- Quoted passage

|---|

When more than 1000 files exist in the back of an Athena table. dbRemoveTable will ask the user twice to confirm if they wish to remove the backend files:

Info: The S3 objects in prefix will be deleted:
  s3://bucket/path/schema/table
Info: The S3 objects in prefix will be deleted:
  s3://bucket/path/schema/table

To overcome this dbRemoveTable will opt for paws::s3()$list_objects_v2 instead of paws::s3()$list_objects when listing s3 objects to be deleted. This allows noctua to iterate over AWS s3 prefix using tokens, instead of deleting objects in chunks. * s3_upload_location simplified how s3 location is built. Now s3.location parameter isn’t affected and instead only additional components e.g. name, schema and partition. * dbplyr v-2.0.0 function in_schema now wraps strings in quotes, this breaks db_query_fields.AthenaConnection. Now db_query_fields.AthenaConnection removes any quotation from the string so that it can search AWS GLUE for table metadata. (#117)

Bug Fix

Pass a uuid string to start_query_execution parameter ClientRequestToken. This so that the ClientRequestToken is “A unique case-sensitive string used to ensure the request to create the query is idempotent (executes only once).” (#104)
Allowed cache_size to equal 100
Do not abort if a glue::get_tables api call fails (e.g., due to missing permissions to a specific database or an orphaned Lake Formation resource link) when retrieving a list of database tables with dbListTables, dbGetTables or in Rstudio’s Connections pane.

New Feature

noctua now supports Keyboard Interrupt and will stop AWS Athena running the query when the query has been interrupted. To keep the functionality of AWS Athena running when R has been interrupt a new parameter has been added to dbConnect, keyboard_interrupt. Example:


# Stop AWS Athena when R has been interrupted:

con <- dbConnect(noctua::athena())

# Let AWS Athena keep running when R has been interrupted:

con <- dbConnect(noctua::athena(),
                 keyboard_interrupt = F)

Added “AWS_DEFAULT_REGION” to supported environmental variables: https://boto3.amazonaws.com/v1/documentation/api/latest/guide/configuration.html#using-environment-variables

Minor Change

Fixed issue where noctua would return a data.frame for utility SQL queries regardless of backend file parser. This is due to AWS Athena outputting SQL UTILITY queries as a text file that required to be read in line by line. Now noctua will return the correct data format based on file parser set in noctua_options for example: noctua_options("vroom") will return tibbles.

|---|

- Tasks to perform
1. According to the noctua changelog, which parameter was added to dbConnect to control what happens when R is interrupted?
2. In the noctua changelog, why does db_query_fields.AthenaConnection now remove quotation marks from the string? Answer in one to three sentences.
3. Go on with the noctua changelog from its final sentence.

|---|

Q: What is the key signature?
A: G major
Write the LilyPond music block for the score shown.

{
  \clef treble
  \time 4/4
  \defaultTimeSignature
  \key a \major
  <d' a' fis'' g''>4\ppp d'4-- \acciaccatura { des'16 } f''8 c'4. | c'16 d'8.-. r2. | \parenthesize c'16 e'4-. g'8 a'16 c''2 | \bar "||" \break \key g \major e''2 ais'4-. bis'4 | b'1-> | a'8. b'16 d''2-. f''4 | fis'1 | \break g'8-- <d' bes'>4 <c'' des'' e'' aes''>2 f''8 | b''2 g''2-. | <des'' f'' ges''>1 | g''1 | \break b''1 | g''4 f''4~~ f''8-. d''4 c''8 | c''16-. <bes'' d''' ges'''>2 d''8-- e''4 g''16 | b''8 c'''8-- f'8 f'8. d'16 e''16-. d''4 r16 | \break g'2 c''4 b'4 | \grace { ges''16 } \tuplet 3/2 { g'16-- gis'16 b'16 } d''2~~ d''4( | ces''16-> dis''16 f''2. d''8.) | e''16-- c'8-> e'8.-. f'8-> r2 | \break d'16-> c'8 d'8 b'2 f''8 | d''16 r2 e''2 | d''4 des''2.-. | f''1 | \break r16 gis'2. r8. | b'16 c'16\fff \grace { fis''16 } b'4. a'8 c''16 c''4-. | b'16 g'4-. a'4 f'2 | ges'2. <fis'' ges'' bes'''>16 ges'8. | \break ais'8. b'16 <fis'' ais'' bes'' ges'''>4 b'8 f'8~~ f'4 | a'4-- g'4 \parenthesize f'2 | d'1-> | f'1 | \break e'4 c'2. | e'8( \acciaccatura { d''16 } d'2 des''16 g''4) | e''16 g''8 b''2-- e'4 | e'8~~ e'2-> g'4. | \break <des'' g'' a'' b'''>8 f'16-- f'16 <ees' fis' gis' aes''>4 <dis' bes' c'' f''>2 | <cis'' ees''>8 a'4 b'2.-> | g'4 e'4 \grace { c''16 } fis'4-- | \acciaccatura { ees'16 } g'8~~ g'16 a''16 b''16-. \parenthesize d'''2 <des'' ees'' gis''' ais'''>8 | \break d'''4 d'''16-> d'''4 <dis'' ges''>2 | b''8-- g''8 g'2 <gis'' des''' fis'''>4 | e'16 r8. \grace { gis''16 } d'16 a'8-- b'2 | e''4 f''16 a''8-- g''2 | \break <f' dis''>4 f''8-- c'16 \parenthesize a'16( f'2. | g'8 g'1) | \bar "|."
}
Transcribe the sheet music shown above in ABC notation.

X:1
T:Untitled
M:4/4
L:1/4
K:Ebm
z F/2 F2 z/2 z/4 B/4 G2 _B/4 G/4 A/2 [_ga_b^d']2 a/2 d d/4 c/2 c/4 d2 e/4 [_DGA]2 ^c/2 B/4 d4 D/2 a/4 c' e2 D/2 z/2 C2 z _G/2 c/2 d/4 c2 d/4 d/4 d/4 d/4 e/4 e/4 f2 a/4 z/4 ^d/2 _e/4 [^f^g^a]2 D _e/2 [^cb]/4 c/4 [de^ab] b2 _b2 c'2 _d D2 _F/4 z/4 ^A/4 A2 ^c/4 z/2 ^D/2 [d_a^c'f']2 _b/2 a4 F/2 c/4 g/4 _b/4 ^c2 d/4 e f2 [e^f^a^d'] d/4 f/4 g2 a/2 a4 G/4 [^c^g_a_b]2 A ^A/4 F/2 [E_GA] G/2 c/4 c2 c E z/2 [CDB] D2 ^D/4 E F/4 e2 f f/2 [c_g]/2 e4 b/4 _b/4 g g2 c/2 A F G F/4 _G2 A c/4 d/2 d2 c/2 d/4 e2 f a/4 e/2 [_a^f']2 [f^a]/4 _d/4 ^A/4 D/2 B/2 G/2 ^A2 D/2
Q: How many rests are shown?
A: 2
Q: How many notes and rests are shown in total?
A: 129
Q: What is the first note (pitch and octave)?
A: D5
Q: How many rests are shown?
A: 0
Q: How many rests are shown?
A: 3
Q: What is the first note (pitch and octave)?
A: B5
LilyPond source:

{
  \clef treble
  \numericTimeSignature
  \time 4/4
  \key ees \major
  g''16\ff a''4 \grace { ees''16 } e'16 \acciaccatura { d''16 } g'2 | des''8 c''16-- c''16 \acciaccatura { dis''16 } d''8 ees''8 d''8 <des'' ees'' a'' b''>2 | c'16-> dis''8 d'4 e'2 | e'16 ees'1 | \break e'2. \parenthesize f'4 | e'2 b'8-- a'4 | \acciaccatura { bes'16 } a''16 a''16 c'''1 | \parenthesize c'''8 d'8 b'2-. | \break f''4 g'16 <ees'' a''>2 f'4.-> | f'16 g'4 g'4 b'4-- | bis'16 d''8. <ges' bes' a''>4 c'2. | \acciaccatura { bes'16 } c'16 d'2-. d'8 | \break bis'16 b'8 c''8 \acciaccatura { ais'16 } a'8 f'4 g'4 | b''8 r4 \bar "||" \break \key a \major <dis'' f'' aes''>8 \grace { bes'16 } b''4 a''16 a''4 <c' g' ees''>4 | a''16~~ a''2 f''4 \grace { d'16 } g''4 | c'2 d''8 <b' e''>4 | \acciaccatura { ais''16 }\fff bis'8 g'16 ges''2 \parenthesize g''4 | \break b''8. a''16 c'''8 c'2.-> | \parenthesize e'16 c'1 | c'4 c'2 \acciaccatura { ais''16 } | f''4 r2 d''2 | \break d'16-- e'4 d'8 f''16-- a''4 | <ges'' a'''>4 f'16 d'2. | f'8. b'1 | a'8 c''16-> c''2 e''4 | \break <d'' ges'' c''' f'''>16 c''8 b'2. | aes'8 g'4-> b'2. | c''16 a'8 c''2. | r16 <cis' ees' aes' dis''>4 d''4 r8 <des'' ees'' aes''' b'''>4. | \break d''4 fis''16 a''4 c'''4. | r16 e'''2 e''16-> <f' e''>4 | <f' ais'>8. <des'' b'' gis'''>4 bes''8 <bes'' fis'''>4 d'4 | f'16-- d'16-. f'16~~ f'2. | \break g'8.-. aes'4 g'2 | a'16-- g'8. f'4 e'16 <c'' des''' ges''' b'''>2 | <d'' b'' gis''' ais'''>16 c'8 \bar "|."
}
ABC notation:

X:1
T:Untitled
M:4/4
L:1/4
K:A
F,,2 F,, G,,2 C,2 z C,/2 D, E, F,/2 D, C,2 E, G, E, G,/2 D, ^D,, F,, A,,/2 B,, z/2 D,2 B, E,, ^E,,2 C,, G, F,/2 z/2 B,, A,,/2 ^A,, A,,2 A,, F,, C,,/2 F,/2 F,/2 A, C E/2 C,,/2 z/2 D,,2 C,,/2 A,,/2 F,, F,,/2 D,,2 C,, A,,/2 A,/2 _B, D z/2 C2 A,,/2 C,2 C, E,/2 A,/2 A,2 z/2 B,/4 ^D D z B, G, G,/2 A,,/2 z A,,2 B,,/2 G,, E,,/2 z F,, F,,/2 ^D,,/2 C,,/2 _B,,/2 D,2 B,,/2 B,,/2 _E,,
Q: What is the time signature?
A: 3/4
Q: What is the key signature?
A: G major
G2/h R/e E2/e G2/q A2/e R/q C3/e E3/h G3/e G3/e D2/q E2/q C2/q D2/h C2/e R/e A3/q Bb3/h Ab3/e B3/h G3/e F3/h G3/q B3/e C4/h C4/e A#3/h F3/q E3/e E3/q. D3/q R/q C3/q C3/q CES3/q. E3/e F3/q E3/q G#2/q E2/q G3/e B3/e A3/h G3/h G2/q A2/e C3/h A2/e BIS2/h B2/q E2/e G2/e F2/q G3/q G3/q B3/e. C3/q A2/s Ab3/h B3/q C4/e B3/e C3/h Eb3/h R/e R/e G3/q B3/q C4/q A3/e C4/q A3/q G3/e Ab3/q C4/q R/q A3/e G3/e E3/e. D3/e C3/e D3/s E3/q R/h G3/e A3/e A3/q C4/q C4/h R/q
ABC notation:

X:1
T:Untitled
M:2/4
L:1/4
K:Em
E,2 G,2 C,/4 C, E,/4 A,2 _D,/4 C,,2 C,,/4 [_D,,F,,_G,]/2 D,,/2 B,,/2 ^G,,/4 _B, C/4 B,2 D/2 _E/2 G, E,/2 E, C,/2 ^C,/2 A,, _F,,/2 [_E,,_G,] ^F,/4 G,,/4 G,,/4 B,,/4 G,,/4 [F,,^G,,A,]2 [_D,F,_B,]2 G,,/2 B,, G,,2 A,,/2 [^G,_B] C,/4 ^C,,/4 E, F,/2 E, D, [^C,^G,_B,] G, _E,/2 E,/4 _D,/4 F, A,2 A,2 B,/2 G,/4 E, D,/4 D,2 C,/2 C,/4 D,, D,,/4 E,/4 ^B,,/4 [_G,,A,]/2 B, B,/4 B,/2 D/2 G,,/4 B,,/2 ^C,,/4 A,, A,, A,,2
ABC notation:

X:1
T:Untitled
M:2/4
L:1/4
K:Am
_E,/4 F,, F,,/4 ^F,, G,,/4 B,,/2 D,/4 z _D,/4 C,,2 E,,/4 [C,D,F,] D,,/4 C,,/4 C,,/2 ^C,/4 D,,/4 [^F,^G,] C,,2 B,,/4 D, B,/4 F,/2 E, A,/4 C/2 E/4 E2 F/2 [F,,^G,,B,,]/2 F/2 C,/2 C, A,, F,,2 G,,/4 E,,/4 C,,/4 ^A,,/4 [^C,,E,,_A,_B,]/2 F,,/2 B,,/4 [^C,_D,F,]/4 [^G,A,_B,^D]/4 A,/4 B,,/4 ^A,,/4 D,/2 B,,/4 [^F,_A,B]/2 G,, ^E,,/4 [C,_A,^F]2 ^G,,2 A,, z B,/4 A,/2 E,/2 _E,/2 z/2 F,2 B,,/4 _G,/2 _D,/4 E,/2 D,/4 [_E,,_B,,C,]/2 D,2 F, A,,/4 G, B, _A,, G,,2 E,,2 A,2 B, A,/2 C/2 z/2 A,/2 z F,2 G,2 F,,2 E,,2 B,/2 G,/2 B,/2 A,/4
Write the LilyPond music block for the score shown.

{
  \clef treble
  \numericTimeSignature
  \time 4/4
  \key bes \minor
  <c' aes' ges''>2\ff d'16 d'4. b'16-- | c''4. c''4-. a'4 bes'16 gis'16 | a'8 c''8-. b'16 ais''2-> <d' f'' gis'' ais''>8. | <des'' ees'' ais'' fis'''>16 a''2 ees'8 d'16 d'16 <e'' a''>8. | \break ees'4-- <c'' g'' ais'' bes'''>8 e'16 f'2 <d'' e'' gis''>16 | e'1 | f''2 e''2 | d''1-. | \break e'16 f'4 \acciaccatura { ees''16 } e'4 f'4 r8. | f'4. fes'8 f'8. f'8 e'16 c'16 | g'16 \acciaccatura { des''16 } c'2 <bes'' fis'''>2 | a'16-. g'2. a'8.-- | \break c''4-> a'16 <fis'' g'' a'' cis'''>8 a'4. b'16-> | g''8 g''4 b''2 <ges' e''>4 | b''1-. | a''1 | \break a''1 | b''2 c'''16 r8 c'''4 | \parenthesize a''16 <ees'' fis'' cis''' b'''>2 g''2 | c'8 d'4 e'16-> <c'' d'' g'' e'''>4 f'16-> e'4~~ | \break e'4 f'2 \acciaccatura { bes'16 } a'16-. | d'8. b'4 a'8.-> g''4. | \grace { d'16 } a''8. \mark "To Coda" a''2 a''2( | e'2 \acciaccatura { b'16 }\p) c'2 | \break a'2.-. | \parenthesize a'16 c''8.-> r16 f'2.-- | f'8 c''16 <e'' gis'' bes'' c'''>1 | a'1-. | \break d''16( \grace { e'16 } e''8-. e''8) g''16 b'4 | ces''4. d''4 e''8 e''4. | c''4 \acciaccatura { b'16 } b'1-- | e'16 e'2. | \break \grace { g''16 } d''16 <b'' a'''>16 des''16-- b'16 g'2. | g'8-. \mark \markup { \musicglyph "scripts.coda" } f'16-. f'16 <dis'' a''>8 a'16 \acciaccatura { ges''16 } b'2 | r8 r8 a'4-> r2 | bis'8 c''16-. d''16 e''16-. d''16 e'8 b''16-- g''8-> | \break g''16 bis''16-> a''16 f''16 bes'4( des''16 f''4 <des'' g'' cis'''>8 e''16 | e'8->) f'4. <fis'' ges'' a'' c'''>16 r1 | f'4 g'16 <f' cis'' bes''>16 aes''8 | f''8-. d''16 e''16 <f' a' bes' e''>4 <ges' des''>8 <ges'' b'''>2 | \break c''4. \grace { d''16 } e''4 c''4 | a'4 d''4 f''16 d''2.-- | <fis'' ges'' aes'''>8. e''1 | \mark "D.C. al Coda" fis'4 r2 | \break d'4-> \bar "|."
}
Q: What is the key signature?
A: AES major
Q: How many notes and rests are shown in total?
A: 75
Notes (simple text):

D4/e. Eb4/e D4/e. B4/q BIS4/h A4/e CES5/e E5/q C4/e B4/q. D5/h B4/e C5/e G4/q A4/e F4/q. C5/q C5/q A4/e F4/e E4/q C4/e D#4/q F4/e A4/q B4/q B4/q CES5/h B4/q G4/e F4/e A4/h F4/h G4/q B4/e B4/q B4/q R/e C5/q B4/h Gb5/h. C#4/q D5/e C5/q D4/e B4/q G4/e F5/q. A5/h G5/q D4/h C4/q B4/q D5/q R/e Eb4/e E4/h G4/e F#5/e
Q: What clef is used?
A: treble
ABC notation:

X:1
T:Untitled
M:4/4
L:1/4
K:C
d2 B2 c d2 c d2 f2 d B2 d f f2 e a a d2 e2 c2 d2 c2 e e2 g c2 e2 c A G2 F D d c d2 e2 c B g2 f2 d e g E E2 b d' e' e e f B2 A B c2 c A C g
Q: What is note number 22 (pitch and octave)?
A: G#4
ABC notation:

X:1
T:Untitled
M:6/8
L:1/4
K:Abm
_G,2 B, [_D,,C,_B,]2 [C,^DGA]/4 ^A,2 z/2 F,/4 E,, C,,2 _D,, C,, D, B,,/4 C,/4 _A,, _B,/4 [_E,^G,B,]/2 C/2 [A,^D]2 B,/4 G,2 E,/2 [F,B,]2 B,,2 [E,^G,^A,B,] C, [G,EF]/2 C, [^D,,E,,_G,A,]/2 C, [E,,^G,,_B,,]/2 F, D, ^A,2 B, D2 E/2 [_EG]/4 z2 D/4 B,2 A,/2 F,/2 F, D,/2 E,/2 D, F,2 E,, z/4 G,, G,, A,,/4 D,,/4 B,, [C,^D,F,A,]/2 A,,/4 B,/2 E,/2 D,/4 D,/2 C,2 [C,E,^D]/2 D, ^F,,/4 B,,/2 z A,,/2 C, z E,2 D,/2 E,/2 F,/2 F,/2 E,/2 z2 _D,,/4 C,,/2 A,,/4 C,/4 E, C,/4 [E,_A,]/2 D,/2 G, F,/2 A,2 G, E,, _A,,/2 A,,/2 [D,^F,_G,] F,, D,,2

|---|

- Answers for this exercise
1. The keyboard_interrupt parameter.

2. Starting with dbplyr v-2.0.0, the in_schema function wraps strings in quotes, which broke db_query_fields.AthenaConnection. Removing the quotation marks lets it search AWS GLUE for the table metadata.

3.
Documentation:

Added documentation to highlight behaviour dbClearResult when user doesn’t have permission to delete AWS S3 objects (#96)

New Feature

functions that collect or push to AWS S3 now have a retry capability. Meaning if API call fails then the call is retried (#79)
noctua_options contains 2 new parameters to control how noctua handles retries.
dbFetch is able to return data from AWS Athena in chunk. This has been achieved by passing NextToken to AthenaResult s4 class. This method won’t be as fast n = -1 as each chunk will have to be process into data frame format.


library(DBI)
con <- dbConnect(noctua::athena())
res <- dbExecute(con, "select * from some_big_table limit 10000")
dbFetch(res, 5000)

When creating/appending partitions to a table, dbWriteTable opts to use alter table instead of standard msck repair table. This is to improve performance when appending to tables with high number of existing partitions.
dbWriteTable now allows json to be appended to json ddls created with the Openx-JsonSerDe library.
dbConvertTable brings dplyr::compute functionality to base package, allowing noctua to use the power of AWS Athena to convert tables and queries to more efficient file formats in AWS S3 (RAthena: # 37).
Extended dplyr::compute to give same functionality of dbConvertTable
Added region_name check before making a connection to AWS Athena (RAthena: # 110)

Bug Fix

dbWriteTable would throw throttling error every now and again, retry_api_call as been built to handle the parsing of data between R and AWS S3.
dbWriteTable did not clear down all metadata when uploading to AWS Athena

Documentation

dbWriteTable added support ddl structures for user who have created ddl’s outside of noctua
added vignette around how to use noctua retry functionality
Moved all examples requiring credentials to \dontrun (#91)

New Feature

Inspired by pyathena, noctua_options now has a new parameter cache_size. This implements local caching in R environments instead of using AWS list_query_executions. This is down to dbClearResult clearing S3’s Athena output when caching isn’t disabled
noctua_options now has clear_cache parameter to clear down all cached data.
dbRemoveTable now utilise AWS Glue to remove tables from AWS Glue catalog. This has a performance enhancement:


library(DBI)

con = dbConnect(noctua::athena())

# upload iris dataframe for removal test
dbWriteTable(con, "iris2", iris)

# Athena method
system.time(dbRemoveTable(con, "iris2", confirm = T))
# user  system elapsed 
# 0.247   0.091   2.243 

# upload iris dataframe for removal test
dbWriteTable(con, "iris2", iris)

# Glue method
system.time(dbRemoveTable(con, "iris2", confirm = T))
# user  system elapsed 
# 0.110   0.045   1.094

dbWriteTable now supports uploading json lines (http://jsonlines.org/) format up to AWS Athena (#88).


library(DBI)
con = dbConnect(noctua::athena())
dbWriteTable(con, "iris2", iris, file.type = "json")
dbGetQuery(con, "select * from iris2")

Bug Fix

dbConnect didn’t correct pass .internal metadata for paws objects.
RStudio connection tab functions:computeHostName & computeDisplayName now get region name from info object from dbConnect S4 class.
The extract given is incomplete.